_Task goal_:
Exactly the lines from the one containing "United States, site archbold_FL-25." to the final line below should be output, and no others.

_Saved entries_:
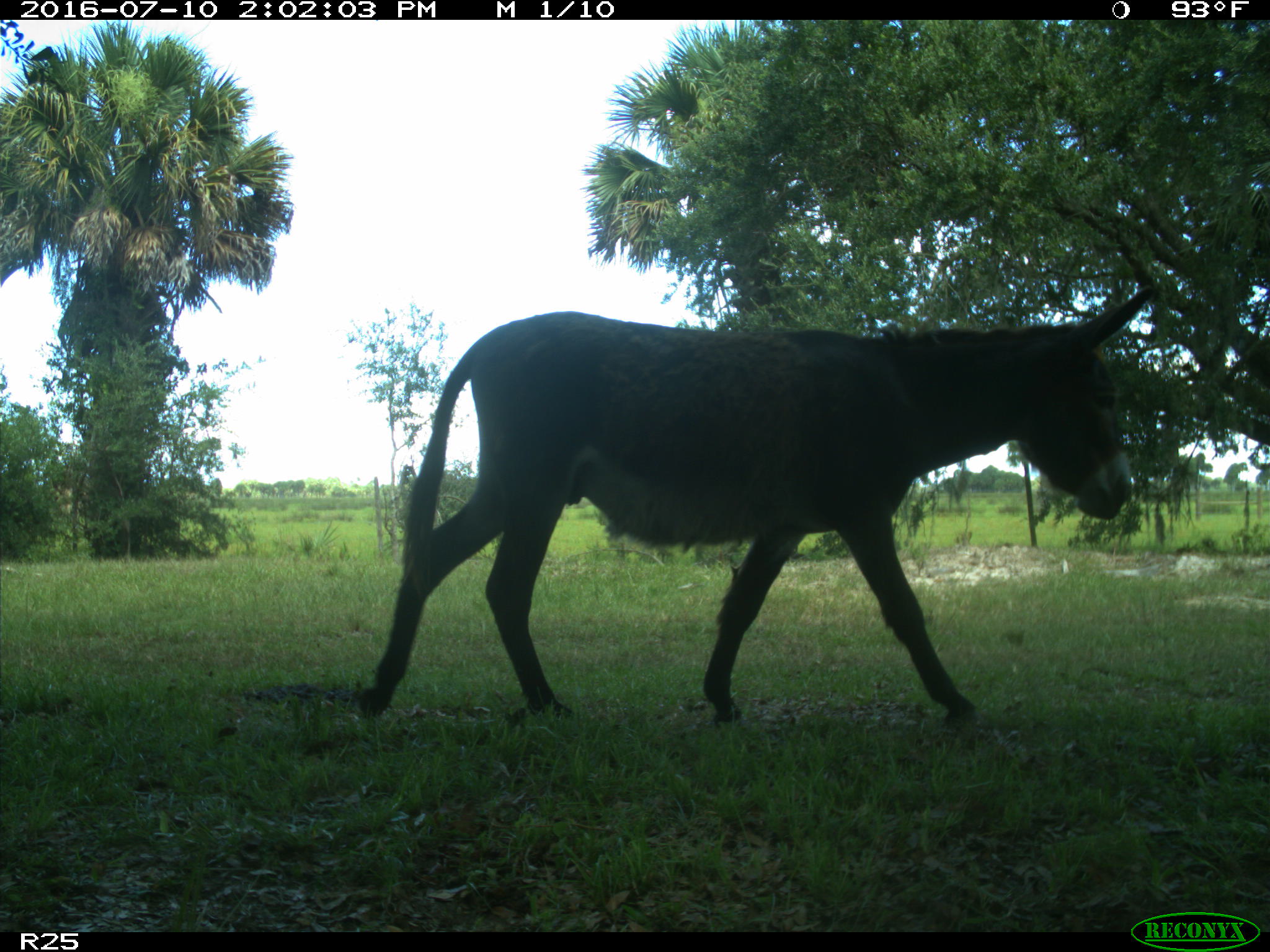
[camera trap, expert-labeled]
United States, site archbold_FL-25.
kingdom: Animalia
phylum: Chordata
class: Mammalia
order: Perissodactyla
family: Equidae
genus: Equus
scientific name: Equus africanus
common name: african wild ass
Equus africanus (african wild ass).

_Answer area_:
United States, site archbold_FL-25.
kingdom: Animalia
phylum: Chordata
class: Mammalia
order: Perissodactyla
family: Equidae
genus: Equus
scientific name: Equus africanus
common name: african wild ass
Equus africanus (african wild ass).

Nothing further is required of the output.